Nearly everyone is familiar with the California Gold Rush that swept the south-west United States from 1848-1855. There have been hundreds of books and movies devoted to the approximately 300,000 travellers that made their way to Coloma, California hoping to strike it rich. The United States might be the media focus but what about Canada? Canada has experienced not one, but three gold rushes between 1860 and 1899. Each of these led to major changes in population and infrastructure, even leading to the formation of thriving towns that are still standing today and it all started in the Fraser River.
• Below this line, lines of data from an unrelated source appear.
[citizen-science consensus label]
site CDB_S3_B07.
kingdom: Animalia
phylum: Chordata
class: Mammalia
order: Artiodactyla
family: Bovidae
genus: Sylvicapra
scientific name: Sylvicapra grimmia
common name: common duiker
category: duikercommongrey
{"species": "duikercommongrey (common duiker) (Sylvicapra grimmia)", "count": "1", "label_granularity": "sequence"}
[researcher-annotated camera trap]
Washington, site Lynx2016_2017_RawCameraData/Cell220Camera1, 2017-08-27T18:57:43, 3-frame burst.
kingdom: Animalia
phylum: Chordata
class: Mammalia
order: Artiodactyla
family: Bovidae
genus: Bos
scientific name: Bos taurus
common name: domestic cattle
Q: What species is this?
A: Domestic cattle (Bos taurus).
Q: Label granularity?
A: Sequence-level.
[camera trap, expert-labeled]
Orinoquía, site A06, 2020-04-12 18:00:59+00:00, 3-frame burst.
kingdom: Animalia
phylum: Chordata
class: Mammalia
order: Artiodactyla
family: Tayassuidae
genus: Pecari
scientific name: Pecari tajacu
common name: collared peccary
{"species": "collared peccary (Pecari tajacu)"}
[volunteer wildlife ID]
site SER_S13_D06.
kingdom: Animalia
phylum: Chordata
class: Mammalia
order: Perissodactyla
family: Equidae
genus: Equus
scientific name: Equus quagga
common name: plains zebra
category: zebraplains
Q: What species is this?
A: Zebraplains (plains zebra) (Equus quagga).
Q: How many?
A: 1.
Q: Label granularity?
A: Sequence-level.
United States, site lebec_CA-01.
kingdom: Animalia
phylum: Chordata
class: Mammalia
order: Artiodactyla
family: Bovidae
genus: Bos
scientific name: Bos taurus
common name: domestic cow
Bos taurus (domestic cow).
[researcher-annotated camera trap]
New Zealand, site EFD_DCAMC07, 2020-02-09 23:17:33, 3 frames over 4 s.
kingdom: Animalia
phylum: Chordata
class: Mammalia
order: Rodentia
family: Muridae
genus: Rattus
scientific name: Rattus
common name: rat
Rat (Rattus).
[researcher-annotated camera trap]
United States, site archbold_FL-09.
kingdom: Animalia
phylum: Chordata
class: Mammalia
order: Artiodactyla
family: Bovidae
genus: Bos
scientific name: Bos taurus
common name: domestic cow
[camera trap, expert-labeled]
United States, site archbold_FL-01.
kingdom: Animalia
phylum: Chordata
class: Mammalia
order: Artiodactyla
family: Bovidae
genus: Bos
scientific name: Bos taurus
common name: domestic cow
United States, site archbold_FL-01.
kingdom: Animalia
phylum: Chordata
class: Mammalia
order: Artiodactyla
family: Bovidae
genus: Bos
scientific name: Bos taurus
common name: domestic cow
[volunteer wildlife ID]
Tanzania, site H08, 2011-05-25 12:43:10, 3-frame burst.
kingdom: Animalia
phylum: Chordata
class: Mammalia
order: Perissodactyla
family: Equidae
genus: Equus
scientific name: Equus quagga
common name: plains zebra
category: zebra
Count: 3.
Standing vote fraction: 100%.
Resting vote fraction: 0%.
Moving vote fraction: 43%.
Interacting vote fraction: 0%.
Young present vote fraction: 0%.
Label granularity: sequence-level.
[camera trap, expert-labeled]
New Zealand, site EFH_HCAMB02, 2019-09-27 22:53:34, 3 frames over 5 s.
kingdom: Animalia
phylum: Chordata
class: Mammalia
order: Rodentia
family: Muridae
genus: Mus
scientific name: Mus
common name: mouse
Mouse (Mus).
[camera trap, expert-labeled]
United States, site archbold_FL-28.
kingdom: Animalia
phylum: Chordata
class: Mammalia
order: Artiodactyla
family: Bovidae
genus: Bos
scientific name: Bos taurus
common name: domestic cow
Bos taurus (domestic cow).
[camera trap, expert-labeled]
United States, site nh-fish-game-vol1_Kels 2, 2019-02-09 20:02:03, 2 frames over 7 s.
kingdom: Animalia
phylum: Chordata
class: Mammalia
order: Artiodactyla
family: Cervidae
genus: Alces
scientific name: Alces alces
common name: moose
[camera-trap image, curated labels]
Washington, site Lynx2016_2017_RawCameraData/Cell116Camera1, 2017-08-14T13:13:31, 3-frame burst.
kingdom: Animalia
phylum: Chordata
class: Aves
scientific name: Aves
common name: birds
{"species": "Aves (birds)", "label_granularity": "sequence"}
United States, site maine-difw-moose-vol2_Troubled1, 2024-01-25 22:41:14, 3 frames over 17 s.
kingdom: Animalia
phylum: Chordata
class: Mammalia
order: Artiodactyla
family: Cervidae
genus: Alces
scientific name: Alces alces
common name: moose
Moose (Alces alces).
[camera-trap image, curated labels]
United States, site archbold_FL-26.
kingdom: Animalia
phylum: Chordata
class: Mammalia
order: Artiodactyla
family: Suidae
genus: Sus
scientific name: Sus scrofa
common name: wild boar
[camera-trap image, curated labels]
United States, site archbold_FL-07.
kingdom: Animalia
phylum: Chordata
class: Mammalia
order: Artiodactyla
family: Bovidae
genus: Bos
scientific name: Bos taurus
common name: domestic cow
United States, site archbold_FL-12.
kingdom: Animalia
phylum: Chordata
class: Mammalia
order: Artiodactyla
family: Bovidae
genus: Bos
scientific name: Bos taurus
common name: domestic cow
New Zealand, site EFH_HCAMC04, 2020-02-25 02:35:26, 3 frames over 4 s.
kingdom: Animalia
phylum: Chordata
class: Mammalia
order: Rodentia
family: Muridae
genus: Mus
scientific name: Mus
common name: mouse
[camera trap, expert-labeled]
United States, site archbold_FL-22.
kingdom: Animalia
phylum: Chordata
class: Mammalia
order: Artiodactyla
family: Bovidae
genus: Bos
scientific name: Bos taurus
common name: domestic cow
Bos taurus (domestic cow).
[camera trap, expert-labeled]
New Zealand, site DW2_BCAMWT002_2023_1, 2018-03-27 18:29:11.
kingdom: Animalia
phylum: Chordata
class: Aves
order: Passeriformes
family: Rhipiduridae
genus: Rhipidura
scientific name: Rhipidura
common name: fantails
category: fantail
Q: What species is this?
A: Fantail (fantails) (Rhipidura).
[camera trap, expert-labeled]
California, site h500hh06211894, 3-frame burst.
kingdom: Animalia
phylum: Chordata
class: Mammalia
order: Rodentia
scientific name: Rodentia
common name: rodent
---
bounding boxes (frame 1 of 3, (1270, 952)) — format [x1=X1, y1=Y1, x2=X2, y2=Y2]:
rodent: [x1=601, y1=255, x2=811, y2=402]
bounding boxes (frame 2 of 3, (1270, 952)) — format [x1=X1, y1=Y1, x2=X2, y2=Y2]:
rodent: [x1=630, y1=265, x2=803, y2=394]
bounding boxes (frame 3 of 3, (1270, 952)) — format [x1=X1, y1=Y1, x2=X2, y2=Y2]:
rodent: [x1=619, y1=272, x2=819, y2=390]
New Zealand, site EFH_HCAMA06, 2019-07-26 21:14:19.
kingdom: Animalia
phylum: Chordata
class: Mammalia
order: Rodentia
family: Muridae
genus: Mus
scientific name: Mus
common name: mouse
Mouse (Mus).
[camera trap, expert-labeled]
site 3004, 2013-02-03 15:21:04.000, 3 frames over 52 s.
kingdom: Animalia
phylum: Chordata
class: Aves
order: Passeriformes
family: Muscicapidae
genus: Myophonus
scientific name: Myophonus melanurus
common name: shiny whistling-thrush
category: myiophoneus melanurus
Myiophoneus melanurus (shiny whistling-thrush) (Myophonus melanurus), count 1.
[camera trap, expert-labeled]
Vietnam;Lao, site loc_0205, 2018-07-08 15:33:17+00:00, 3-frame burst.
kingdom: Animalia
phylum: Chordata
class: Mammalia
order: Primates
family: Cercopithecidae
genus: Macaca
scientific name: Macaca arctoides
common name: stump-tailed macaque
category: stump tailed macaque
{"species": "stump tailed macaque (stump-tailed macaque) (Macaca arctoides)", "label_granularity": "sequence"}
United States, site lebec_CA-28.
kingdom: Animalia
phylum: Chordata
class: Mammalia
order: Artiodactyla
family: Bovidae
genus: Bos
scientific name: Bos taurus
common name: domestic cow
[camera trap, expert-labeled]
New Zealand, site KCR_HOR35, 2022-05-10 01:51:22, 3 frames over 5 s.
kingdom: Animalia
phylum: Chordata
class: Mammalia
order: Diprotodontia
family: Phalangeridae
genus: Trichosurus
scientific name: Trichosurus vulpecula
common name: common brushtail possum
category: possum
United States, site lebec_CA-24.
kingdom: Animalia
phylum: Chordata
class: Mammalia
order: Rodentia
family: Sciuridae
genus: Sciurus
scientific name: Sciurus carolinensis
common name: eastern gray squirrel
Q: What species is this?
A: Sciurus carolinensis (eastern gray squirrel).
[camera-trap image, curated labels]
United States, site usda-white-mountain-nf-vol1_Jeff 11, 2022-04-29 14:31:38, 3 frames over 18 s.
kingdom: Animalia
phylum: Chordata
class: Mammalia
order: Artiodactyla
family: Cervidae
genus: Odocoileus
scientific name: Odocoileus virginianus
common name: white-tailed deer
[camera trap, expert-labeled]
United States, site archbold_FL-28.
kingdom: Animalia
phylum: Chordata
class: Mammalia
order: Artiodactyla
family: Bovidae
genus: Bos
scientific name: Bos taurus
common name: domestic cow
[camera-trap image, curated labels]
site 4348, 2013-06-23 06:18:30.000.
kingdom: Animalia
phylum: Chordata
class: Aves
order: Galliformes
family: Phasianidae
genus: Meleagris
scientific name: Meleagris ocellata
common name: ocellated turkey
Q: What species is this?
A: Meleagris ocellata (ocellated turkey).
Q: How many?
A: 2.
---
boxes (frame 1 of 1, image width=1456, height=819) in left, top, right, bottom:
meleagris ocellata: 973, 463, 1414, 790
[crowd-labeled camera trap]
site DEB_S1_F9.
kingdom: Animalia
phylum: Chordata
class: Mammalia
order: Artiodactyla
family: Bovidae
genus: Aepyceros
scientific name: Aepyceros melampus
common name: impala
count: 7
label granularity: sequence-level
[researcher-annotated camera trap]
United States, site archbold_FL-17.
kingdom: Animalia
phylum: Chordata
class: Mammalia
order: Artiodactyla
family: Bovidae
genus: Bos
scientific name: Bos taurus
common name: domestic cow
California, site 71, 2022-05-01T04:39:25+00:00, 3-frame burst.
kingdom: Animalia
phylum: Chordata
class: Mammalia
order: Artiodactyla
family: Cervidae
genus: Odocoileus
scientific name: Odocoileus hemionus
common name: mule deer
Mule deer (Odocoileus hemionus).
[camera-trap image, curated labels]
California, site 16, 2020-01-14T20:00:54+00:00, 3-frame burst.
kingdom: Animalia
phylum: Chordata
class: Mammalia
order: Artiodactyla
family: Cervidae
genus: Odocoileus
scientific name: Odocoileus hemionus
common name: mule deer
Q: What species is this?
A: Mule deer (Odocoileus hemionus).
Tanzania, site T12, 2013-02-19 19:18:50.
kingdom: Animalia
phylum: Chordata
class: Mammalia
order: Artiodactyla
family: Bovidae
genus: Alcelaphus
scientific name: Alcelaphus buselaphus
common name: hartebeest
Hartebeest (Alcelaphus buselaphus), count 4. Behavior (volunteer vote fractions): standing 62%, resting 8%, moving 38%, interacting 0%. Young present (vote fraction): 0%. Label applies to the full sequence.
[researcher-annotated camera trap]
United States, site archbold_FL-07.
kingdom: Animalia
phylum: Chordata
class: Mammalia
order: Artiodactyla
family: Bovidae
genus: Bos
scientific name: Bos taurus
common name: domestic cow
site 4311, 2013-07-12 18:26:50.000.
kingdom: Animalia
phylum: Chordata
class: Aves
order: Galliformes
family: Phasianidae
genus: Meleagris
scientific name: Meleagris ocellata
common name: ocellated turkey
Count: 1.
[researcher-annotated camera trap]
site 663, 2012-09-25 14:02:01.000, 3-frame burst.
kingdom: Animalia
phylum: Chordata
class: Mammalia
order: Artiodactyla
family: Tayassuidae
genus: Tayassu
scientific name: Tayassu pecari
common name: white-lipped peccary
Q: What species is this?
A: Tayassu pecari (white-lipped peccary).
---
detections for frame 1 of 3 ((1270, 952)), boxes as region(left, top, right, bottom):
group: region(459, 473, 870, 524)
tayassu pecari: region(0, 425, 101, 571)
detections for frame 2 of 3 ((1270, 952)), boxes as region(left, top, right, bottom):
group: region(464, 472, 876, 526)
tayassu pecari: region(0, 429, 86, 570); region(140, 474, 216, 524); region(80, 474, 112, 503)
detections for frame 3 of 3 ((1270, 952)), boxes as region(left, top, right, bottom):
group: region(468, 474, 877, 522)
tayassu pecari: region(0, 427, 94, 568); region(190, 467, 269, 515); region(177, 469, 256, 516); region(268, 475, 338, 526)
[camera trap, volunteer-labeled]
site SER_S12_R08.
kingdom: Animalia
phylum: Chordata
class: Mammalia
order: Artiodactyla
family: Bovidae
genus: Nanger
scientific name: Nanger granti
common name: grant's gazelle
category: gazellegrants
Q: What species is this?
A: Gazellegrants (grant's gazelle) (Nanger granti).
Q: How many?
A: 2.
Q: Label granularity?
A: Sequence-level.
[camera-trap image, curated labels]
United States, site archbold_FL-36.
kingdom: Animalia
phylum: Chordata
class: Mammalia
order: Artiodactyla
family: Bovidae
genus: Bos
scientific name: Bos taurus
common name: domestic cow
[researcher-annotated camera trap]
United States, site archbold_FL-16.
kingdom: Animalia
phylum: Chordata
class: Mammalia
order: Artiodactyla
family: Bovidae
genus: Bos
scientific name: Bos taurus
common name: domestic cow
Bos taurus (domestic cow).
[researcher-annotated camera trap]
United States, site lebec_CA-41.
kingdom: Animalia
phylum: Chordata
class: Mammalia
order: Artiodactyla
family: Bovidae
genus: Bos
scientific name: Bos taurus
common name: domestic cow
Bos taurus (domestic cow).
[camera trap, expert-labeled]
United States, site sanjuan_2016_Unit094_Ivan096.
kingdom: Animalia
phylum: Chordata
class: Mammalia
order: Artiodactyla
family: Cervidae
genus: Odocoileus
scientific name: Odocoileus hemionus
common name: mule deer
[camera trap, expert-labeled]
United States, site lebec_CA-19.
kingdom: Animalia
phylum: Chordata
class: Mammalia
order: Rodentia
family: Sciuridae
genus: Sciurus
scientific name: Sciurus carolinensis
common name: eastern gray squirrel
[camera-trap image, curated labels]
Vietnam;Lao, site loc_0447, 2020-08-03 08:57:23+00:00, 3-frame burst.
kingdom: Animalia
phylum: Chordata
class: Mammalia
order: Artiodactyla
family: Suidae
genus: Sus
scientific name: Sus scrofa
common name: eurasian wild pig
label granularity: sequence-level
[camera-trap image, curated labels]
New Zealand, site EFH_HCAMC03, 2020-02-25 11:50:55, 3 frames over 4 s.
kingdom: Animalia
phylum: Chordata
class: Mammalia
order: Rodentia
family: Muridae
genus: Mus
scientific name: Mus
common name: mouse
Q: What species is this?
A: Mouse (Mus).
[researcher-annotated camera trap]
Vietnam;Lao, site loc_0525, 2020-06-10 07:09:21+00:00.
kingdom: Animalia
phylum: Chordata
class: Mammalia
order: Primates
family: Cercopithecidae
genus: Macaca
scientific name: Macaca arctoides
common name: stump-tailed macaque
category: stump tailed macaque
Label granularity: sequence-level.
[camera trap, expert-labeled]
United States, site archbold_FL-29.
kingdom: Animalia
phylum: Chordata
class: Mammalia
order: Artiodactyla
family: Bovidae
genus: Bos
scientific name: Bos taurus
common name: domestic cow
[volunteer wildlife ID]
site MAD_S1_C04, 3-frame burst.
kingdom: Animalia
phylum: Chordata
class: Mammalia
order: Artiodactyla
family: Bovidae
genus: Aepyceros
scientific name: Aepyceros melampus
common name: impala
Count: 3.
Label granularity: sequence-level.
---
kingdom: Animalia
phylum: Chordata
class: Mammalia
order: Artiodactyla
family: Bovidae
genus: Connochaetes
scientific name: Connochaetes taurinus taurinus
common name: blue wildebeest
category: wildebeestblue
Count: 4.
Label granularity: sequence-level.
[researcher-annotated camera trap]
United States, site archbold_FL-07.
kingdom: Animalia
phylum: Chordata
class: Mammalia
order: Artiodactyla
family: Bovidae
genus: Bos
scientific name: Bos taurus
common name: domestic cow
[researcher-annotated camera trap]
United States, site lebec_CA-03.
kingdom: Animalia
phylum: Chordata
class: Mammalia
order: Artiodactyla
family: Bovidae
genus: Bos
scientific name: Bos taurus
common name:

The Fraser River Gold Rush

Beginning in 1858, gold seekers flooded from across the country and abroad to seek riches on the banks of the Fraser River. Gold strikes began in modern Haida Gwaii. In 1850 with news trickling out and drawing in thousands of miners and overpopulating the region. At this point, the removal of gold was deemed a civil and criminal offence and miners were driven out by local populations. From here, they made their way to the lower mainland where news of gold deposits quickly spread through Washington, Oregon and California. Following the end of the California Gold Rush, thousands of out of work miners headed North. Within two years the number had shot up from 10,000 to 50,000. The richest discoveries were found between Hope and Yale in the Fraser Canyon.

The Cariboo Gold Rush

The Cariboo Gold Rush spanned from 1861-1867 but the region stayed a popular spot for panners and wealth seekers well into the 1930’s. Miners from the Fraser River Gold Rush expanded their efforts, finding gold on the Horsefly River and Barkerville. Following government regulations, James Douglas supported new mining territories, even ordering construction of the Cariboo road. This roadway spanned 650 kms from Yale to Barkerville and made it easier to reach the gold fields in the area. The discovery of gold in this region attracted miners from all over Canada, including the Overlanders of 1862 which included miners from Manitoba, Ontario, Quebec, New York, the United Kingdom and even Australia. The most frequented areas in this region include Williams Creek, Lightning Creek and Lowhee Creek, and became the centre of mining operations. Barkerville had rich deposits which led to the use of more complicated tools and technology and the development of a more permanent mining community.

The Klondike Gold Rush

Last but not least comes the Klondike Gold Rush, the movement that shaped the Yukon Territory as we know it. Following the discovery of gold in 1896, enthusiastic prospectors made their way North. An influx of individuals led to the formation of the permanent settlement of Dawson City and shape the region.

Initially the area was roughly developed by traders in the area as prospectors began to trickle up to the Yukon River Basin and its surrounding areas between 1885-1896. Gold was discovered in 1896 in Rabbit Creek, off of the Klondike River. This would later be called Bonanza Creek. Images of prospectors hiking the dangerous Chilkoot Trail have become famous all over the world and are made even more impressive when you know that each of these prospectors had to collect and transport a year’s worth of supplies along with them. For some travellers, the journey took themselves as far as 4,000 kms, only to be left trapped in the mountains as the winter rolled in. Within a decade many of the prospectors abandoned their posts but gold mining is still an economic standing point in the region.